In a previous article on this blog, I asked whether the cataclysmic chaos and imminent possibilities of realizing global extinction from Earth changes, would eventually be syncretized by the arrival of extraterrestrials as our saviors. Several months ago, the now deceased former NORAD officer Stanley A. Fulham, predicted that a Council of 8 extraterrestrial civilizations will appear in 2014 at the United Nation's General Assembly to formally introduce and implement plans to cleanup the atmosphere of our planet and institute a new world order of governance.
Today, the United Nations Secretary-General Ban Ki-Moon, in a pretextual move that will ultimately lead to the justification for these alien saviors, said that urgent action was needed on climate change, pointing to the famine in the Horn of Africa and devastating floods in northern Australia as examples of the suffering caused by global warming.
Ban lashed out at climate change skeptics during a speech at the University of Sydney, arguing that science has proven climate change is real. Ban is in Australia for a series of meetings following his attendance at an annual forum of South Pacific island leaders in New Zealand earlier this week. He also made stops in the Solomon Islands and Kiribati, low-lying South Pacific island nations threatened by rising sea levels. "Watching this high tide standing on the shore of Kiribati, I said, 'High tide shows it's high time to act,'" Ban said. "We are running out of time." Ban has repeatedly highlighted the issue of climate change during his South Pacific tour, which comes ahead of a major climate summit in Durban, South Africa, in November.A race to save the planet, or to impose a global totalitarian New World Order using these Earth and climate changes, as the pretext or thesis/anti-thesis for an extraterrestrial invasion?

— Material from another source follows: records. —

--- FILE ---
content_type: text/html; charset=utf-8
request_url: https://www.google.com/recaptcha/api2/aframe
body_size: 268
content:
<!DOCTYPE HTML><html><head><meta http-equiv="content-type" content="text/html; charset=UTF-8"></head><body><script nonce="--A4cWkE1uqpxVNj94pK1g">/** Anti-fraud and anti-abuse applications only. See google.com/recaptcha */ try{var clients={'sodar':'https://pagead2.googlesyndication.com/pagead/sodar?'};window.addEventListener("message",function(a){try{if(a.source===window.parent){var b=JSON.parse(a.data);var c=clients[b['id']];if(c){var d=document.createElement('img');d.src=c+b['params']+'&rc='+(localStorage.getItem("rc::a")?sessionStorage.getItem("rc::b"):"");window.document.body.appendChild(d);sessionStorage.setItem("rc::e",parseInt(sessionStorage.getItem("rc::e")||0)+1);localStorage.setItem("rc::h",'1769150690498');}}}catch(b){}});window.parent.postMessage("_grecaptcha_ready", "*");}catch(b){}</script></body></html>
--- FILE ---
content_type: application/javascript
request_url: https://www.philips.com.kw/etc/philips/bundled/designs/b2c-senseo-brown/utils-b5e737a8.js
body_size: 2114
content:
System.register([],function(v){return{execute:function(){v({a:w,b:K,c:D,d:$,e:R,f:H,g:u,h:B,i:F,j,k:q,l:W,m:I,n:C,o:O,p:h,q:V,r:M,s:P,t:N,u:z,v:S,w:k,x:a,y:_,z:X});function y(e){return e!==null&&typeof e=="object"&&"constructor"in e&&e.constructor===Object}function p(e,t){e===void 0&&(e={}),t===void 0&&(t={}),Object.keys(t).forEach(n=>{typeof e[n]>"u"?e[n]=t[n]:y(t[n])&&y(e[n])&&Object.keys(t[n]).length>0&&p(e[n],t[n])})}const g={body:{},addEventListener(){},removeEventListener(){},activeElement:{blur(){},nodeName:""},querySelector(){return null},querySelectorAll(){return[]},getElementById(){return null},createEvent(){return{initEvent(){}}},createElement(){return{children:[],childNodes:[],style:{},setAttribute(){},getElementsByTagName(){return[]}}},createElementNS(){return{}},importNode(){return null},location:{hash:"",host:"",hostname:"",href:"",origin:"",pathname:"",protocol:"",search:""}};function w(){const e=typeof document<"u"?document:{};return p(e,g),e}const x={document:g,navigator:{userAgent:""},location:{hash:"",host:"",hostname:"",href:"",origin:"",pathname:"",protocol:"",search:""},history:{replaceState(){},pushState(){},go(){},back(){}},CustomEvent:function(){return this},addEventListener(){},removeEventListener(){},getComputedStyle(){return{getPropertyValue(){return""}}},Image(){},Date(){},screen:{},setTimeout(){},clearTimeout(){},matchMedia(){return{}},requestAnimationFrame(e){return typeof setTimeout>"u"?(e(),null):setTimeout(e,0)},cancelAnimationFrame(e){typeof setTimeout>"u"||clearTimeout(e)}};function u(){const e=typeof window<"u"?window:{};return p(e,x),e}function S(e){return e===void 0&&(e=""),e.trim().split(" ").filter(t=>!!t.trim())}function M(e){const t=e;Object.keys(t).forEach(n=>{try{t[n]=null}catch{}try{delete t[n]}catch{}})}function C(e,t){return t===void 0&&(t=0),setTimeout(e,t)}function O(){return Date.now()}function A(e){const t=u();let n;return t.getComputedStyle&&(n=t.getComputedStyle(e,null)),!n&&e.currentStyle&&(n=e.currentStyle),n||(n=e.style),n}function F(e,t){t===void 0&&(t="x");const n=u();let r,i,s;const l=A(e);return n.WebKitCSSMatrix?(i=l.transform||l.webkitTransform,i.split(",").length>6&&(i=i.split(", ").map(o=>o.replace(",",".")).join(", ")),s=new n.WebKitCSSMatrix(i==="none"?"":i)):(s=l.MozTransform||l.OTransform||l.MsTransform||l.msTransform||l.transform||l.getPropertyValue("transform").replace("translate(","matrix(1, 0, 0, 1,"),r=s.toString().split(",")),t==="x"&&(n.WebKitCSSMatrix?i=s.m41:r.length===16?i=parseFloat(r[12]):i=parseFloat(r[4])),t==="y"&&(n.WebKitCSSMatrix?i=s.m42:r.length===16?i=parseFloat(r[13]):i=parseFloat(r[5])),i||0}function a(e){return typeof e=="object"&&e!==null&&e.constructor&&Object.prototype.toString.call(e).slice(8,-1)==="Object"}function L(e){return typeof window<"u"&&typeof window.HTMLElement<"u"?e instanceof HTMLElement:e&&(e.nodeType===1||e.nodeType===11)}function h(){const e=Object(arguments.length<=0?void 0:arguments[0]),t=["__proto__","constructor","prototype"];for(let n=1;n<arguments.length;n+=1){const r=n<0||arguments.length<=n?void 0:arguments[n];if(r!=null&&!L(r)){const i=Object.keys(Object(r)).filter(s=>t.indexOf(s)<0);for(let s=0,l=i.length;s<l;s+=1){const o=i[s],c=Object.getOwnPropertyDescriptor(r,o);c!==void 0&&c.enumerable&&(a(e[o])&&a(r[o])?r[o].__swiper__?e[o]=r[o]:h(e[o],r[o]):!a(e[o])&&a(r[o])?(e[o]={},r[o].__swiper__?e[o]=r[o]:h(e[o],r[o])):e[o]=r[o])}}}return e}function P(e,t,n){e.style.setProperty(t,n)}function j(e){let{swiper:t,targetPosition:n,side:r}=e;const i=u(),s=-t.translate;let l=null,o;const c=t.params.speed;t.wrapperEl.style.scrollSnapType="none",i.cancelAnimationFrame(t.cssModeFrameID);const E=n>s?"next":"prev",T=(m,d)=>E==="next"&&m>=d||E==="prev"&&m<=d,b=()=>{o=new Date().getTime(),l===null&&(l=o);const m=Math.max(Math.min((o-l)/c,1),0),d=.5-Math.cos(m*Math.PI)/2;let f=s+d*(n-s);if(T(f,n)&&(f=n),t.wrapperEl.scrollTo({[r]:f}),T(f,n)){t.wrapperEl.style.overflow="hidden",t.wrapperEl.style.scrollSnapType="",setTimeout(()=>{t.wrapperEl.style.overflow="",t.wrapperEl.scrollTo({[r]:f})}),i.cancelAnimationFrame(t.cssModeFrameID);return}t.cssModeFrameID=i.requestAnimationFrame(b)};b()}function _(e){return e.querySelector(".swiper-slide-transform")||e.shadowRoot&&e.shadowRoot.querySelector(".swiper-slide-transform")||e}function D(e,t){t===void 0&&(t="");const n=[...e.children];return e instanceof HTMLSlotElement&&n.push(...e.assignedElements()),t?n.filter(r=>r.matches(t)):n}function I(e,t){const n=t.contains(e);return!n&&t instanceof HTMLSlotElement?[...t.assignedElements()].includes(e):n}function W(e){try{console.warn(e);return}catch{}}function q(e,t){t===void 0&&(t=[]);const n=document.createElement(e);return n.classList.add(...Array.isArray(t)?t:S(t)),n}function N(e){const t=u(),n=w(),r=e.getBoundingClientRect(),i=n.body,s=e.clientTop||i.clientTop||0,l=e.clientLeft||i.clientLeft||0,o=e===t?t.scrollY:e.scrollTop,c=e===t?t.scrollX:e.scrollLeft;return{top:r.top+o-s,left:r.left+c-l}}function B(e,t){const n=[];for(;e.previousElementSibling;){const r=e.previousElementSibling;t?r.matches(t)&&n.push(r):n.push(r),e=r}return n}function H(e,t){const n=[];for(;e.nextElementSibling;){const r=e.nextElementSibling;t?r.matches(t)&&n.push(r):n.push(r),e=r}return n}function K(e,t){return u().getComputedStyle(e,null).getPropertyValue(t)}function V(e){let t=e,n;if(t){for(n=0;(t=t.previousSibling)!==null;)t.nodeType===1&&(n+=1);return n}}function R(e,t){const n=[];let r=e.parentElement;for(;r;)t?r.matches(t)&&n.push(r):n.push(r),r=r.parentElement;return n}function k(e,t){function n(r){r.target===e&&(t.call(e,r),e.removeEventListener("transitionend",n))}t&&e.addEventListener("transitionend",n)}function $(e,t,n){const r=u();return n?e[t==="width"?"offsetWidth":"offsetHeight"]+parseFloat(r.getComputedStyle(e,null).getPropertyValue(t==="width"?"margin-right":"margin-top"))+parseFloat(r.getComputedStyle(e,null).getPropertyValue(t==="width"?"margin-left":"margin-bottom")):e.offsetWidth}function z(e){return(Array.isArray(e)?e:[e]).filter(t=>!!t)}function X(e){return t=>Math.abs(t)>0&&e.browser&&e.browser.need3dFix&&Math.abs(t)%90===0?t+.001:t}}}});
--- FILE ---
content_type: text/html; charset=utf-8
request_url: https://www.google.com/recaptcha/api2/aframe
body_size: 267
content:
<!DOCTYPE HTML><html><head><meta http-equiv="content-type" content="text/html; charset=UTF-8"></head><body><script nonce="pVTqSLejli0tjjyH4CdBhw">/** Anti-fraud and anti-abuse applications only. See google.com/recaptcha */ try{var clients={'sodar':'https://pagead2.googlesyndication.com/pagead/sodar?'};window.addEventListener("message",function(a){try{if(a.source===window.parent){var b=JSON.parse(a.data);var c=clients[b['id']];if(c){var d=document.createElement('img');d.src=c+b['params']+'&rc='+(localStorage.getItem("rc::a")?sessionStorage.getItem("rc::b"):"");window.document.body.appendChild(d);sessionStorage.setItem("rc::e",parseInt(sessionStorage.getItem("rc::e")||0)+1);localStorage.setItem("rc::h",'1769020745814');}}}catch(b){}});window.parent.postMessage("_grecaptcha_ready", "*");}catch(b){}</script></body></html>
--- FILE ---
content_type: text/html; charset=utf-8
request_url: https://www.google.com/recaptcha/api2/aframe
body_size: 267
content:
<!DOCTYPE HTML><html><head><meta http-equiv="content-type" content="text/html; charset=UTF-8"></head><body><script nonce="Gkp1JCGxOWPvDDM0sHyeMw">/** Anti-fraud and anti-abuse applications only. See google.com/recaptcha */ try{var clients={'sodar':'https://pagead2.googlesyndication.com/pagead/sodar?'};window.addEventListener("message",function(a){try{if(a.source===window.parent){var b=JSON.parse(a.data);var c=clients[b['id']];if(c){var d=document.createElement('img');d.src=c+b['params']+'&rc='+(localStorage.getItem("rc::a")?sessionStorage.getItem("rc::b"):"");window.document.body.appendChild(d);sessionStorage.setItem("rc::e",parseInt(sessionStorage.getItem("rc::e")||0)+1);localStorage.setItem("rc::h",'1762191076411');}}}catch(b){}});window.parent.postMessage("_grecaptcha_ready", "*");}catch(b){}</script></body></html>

Delegates from 193 nations will try to hammer out a global agreement to curb emissions of carbon dioxide and other gases that scientists say are behind climate change. Ban dismissed accusations that previous summits haven't resulted in any measurable changes, pointing to the 2010 meeting in Cancun, Mexico, where countries agreed to try to keep the global average temperature from rising 2 degrees Celsius (3.6 degrees Fahrenheit) above preindustrial levels. Scientists say there could be a severe impact on agriculture, sea levels, water resources and human health were the temperature to rise more than that. Drought and conflict in the Horn of Africa have left millions of lives at risk, and extreme weather events such as severe flooding that devastated northern Australia earlier this year will only grow more frequent as climate change accelerates, Ban warned. "This is a global race to save the planet," he said. - Huffington Post.